Generally, the constructor has the obligation to compensate the losses caused to the customer as a result of improperly performed construction works. However, the answer is not that obvious when it comes to reduction of EU co-financing (losses) due to improperly performed construction works. The Supreme Court of the Republic of Latvia (2017) has drawn attention to the fact that the customer as the recipient of EU co-financing shall take all the necessary actions to ensure a proper implementation of the construction project in order not to lose the co-financing from EU funds.
The customer shall implement appropriate control measures already at the handover-acceptance stage of the works, i.e., the customer must carefully check whether the performed construction works comply with the construction project documents and regulatory enactments, and all defects must be eliminated already at this stage. If any defects go unnoticed during the handover-acceptance stage and are later discovered by the institution responsible for supervising the use of EU funds, the customer must take the necessary steps to eliminate these defects, which the customer did not notice during the acceptance stage. If the constructor does not eliminate the defects, the customer must involve other specialists to eliminate the defects and withhold or recover from the constructor the costs related to the elimination of the defects.
The customer’s obligation to take all necessary actions to eliminate defects so that the co-financing of the EU funds is not reduced arises from the basic principle stated in Article 1776 of the Civil Law, according to which the person who might suffer losses shall take the necessary measures to prevent or reduce the losses and he is entitled to recover only those losses which were unavoidable. Namely, the customer as the person who could suffer losses due to the reduction of co-financing, must take all the necessary measures to eliminate the defects in one way or another and to avoid the loss of co-financing.
It is emphasized the customer has the most extensive control over the implementation of the construction project – the customer has the right to check the quality of the works before accepting them, the customer can also apply the necessary measures to ensure successful implementation of the project if the contractor refuses to eliminate the defects, e.g., the customer might invite other contractors to eliminate the defects, as well as the customer might terminate the contract with the respective contractor, who performs the works poorly, and instead hire another, to ensure that that the project implementation is successful.
The Supreme Court (2017) has explained that if the contractor performs the works improperly and the customer, who has the most control over the project implementation, does not take all necessary actions to eliminate the defects in a timely manner, which results in a reduction EU funding, both the contractor and the customer are considered to be jointly responsible for such a reduction.
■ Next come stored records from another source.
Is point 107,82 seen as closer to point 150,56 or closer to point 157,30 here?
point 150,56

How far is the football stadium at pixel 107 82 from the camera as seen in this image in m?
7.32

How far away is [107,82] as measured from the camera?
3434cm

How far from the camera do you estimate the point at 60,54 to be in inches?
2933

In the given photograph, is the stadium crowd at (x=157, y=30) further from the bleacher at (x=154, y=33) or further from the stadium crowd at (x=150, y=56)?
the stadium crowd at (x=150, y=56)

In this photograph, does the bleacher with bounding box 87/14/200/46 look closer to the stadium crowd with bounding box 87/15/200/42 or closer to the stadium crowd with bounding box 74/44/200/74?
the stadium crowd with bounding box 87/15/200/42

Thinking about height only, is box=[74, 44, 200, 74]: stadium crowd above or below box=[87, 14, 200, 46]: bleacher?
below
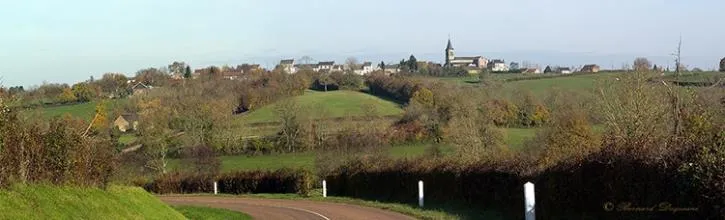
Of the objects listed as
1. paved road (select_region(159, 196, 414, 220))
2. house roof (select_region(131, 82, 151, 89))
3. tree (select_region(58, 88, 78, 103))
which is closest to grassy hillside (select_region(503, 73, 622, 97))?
paved road (select_region(159, 196, 414, 220))

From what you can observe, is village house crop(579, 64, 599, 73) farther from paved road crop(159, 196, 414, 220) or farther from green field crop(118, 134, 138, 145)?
paved road crop(159, 196, 414, 220)

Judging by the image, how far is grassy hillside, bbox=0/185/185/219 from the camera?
10742mm

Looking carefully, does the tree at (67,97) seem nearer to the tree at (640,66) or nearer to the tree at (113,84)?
the tree at (113,84)

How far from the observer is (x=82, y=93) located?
98.2m

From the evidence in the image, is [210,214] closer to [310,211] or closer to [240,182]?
[310,211]

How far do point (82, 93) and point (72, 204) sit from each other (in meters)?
91.8

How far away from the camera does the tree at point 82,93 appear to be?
9781cm

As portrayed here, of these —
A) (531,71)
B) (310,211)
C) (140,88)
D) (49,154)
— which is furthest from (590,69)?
(49,154)

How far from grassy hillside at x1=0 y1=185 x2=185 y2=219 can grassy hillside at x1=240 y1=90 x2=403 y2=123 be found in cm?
6640

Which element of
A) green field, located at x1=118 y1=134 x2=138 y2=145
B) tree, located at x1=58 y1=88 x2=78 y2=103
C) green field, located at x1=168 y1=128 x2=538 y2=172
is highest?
tree, located at x1=58 y1=88 x2=78 y2=103

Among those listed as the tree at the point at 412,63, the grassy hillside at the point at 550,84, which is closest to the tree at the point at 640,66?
the grassy hillside at the point at 550,84

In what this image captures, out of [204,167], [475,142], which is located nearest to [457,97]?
[475,142]

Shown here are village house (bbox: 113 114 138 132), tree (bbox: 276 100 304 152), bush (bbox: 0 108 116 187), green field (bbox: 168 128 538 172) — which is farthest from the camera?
village house (bbox: 113 114 138 132)

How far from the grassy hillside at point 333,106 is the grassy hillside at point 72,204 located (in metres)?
66.4
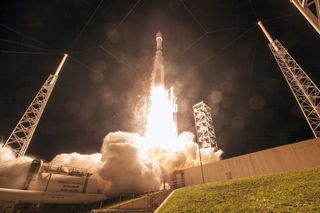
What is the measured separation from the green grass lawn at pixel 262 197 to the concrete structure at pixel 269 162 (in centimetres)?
669

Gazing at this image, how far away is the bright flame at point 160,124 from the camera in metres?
43.7

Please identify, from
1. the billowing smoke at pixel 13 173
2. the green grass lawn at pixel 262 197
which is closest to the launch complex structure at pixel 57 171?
the billowing smoke at pixel 13 173

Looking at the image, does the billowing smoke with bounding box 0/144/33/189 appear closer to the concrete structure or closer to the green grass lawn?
the green grass lawn

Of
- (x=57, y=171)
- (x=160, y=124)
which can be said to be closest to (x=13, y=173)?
(x=57, y=171)

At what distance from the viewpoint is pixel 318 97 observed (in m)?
28.7

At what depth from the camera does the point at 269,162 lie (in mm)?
24438

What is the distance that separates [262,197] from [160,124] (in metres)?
32.2

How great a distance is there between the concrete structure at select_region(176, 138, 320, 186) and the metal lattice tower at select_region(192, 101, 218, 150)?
865 inches

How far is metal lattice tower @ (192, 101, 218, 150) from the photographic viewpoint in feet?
174

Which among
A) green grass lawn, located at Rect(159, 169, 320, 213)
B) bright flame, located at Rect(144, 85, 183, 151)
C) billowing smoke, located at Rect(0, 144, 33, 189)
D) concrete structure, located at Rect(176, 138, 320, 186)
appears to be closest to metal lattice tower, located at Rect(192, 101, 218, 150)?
bright flame, located at Rect(144, 85, 183, 151)

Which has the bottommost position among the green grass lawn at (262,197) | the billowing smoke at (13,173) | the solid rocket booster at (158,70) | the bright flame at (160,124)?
the green grass lawn at (262,197)

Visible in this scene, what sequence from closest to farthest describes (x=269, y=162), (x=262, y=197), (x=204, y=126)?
(x=262, y=197) < (x=269, y=162) < (x=204, y=126)

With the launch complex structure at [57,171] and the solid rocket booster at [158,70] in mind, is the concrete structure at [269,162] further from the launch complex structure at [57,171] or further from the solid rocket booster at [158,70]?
the solid rocket booster at [158,70]

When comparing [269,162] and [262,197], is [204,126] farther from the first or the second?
[262,197]
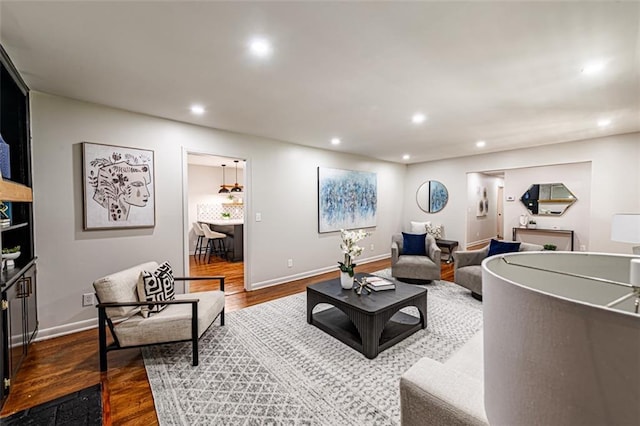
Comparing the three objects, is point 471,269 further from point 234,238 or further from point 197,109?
point 234,238

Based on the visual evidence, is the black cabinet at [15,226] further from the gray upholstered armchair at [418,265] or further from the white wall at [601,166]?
the white wall at [601,166]

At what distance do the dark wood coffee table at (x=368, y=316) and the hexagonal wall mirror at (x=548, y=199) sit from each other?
5.13m

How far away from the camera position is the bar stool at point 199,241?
6.84 metres

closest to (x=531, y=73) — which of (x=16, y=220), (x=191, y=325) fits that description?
(x=191, y=325)

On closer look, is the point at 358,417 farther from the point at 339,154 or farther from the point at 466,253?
the point at 339,154

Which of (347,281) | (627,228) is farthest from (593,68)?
(347,281)

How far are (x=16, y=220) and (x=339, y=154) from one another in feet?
15.3

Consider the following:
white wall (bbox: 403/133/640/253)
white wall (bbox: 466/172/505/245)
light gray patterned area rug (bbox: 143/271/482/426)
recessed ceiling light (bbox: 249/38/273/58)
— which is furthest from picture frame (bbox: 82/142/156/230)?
white wall (bbox: 466/172/505/245)

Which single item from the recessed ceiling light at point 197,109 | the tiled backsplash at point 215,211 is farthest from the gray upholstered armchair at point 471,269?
the tiled backsplash at point 215,211

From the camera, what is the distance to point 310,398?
1943 millimetres

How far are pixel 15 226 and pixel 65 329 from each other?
124 centimetres

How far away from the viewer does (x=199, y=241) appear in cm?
725

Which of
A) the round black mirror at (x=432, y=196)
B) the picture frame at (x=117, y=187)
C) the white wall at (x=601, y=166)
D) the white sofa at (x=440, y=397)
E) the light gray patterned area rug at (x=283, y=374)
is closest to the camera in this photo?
the white sofa at (x=440, y=397)

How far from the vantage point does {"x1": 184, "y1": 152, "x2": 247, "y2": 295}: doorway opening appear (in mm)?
6214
However, the Supreme Court has emphasized the customer is predominantly at fault for the reduction of the co-financing, i.e., the main cause of losses is not the poor quality of the constructor’s work itself, but the customer’s insufficient control over the project implementation, including the failure to notice or eliminate the defects in a timely manner. Therefore, the customer which himself/herself is mainly responsible for the reduction of co-financing, cannot recover the respective losses incurred (i.e., the reduced amount of EU co-financing) from the contractor. However, this does not affect the customer’s right to recover other losses from the contractor, such as the costs related to elimination of the defects.
Considering the abovementioned, the customer as the recipient of EU co-financing shall carefully check the quality of the construction works and take all the necessary measures to timely eliminate the defects and the discrepancies in order to avoid the reduction of the co-financing. However, it should be emphasized that the customer might not be the primarily responsible party in all situations when the co-financing is reduced. In order to determine which of the parties involved in the construction project is primarily responsible for the losses and from which of the parties the losses could be recovered, it is necessary to carefully assess the individual circumstances of each situation, including the content of the contracts, the distribution of rights, obligations and risks between the parties, the construction documents, the requirements specified in regulatory enactments and other circumstances.